===== Stored data

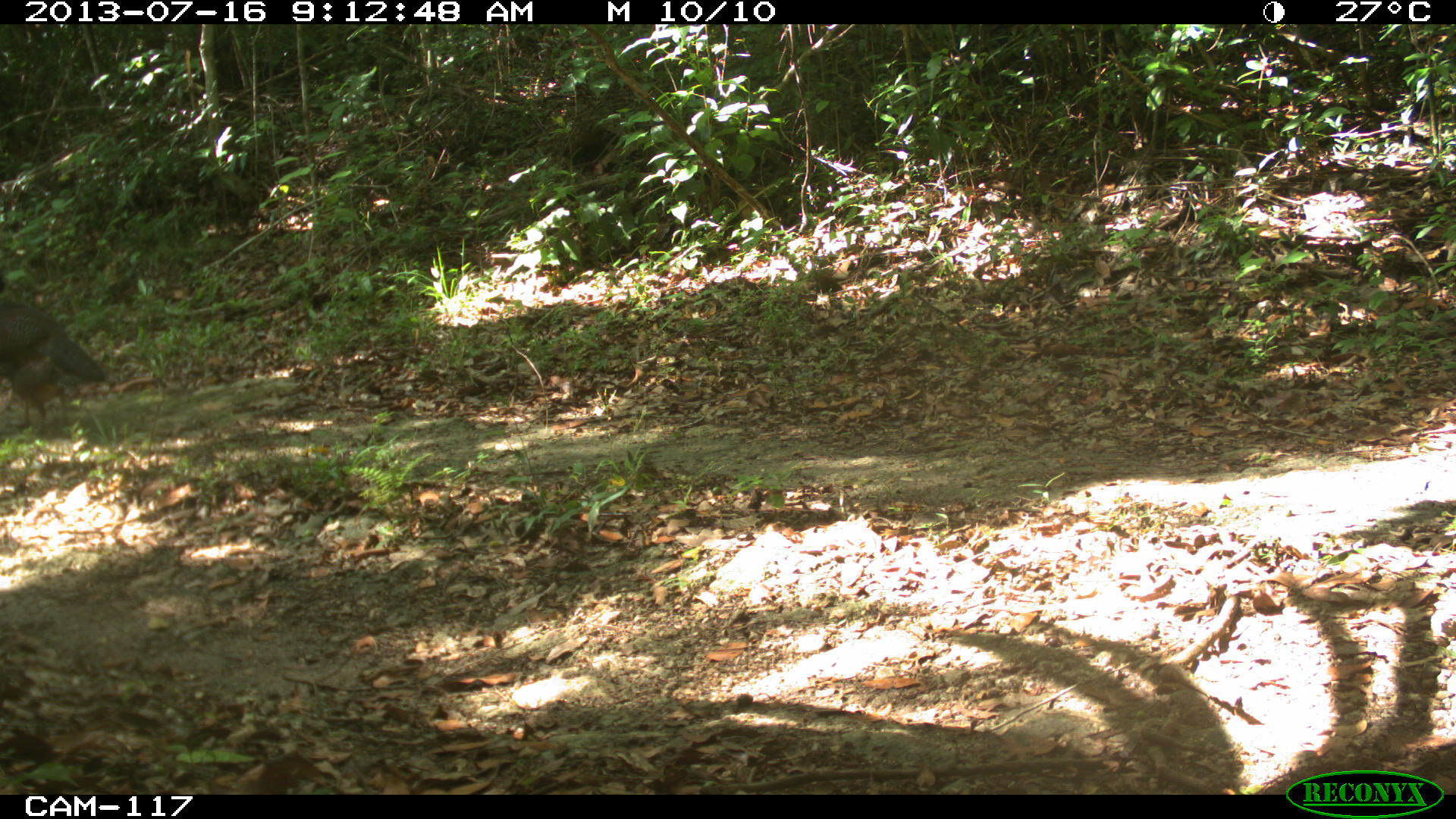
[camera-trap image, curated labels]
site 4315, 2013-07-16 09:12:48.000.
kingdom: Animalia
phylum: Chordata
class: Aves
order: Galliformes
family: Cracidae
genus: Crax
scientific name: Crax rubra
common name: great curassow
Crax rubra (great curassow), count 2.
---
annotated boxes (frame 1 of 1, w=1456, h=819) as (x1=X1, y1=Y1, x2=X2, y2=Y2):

==========
===== Stored data

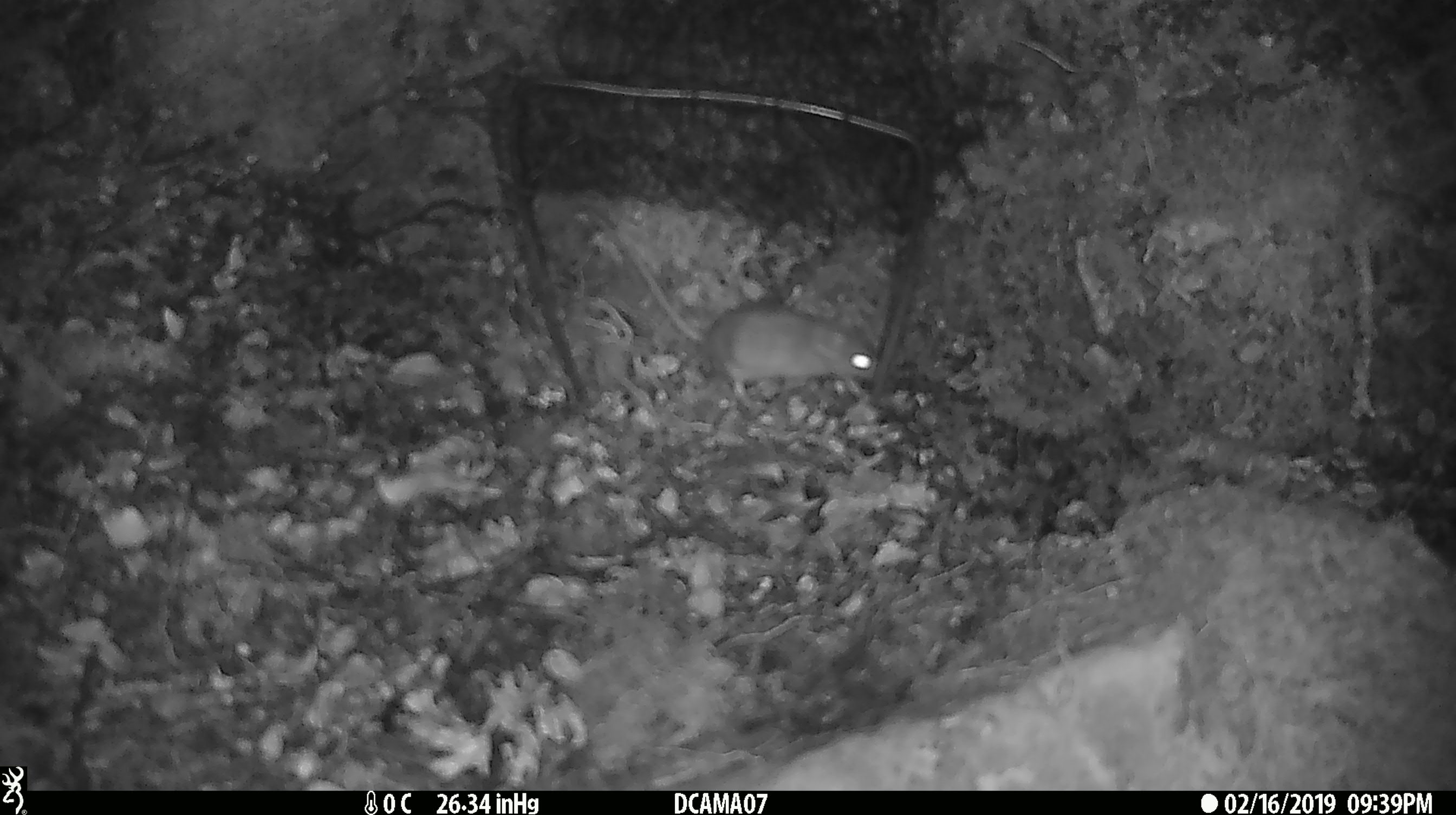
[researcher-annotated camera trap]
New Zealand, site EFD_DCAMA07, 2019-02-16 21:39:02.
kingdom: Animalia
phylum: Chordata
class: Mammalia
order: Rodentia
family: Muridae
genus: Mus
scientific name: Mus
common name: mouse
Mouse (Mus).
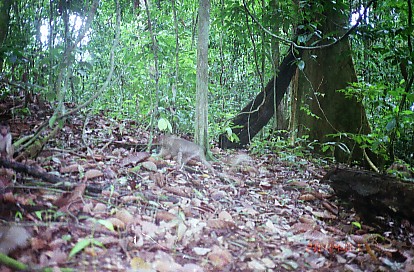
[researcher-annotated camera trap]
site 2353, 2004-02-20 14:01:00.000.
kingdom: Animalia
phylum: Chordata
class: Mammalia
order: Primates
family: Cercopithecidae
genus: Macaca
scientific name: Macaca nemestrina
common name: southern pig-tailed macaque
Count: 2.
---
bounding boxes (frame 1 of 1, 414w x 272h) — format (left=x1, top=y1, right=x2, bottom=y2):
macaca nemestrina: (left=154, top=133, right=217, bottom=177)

==========

▶ [Problem statement]
Using the listing above, say how many of its lines include "scientific", offering nothing besides the number.

▶ [Response area]
3